In the CFD simulations, outlet boundary conditions were distributed using resting regional flow measurements derived from the literature (i.e. WALNUT) and diameter-based flow splitting exponents which were constant across all outlets. In the absence of regional brain blood flow data, particularly in response to stimuli, an exponent value appropriate for cerebrovascular vessels was used (Thomas et al. 2020). However, research has suggested that this exponent may vary for each individual outlet (Chnafa et al. 2017, 2018).

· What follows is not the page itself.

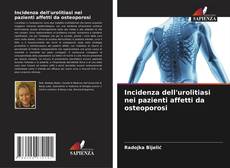 Buchcover von Incidenza dell'urolitiasi nei pazienti affetti da osteoporosi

A localised outlet splitting method as described by Chnafa et al. (2018), provided access to measured flow data in the brain, may be more appropriate in future CFD-based cerebrovascular research.

In addition, the CFD simulations employed rigid wall modelling. Alternatively, implementation of fluid structure interaction (FSI) modelling would allow the vessel wall to become compliant and to deform and absorb energy throughout the cardiac cycle. However, we did not implement FSI modelling as the resolution of the MRA data collected was unable to resolve arterial wall thickness and subject-specific material properties were not known—factors which could have introduced further sources of variability to the simulations. Interestingly, due to absorption of fluid energy, FSI modelling would likely reduce the velocities calculated from CFD simulation—and thus likely exacerbate the discrepancies we observed between TCD and CFD velocities in this study.

Finally, with only 12 participants, the number of cases investigated in this study is relatively small and was limited to young, healthy individuals with no pre-existing cardiovascular diseases. Consequently, future studies should consider larger sample sizes to further reduce the variability associated with either technique. However, despite the low number of cases, we nonetheless observed statistically significant results which may have important implications for future physiological research.

5 Conclusion

In this study, we aimed to compare data in the cerebral vasculature under resting conditions, and in response to physiological stimuli (hypercapnia, exercise), using TCD ultrasound and independently constructed flow-conserving CFD simulations. Although we found differences between absolute velocity data obtained between CFD and TCD, measurements of relative change in velocity in response to stimuli showed good agreement, particularly for relative changes in time-averaged velocity. Therefore, in addition to absolute measurements, investigation of relative changes in velocity in response to physiological stimuli may be an important tool for future research using TCD ultrasound or for haemodynamic analysis using CFD cerebral vasculature simulations.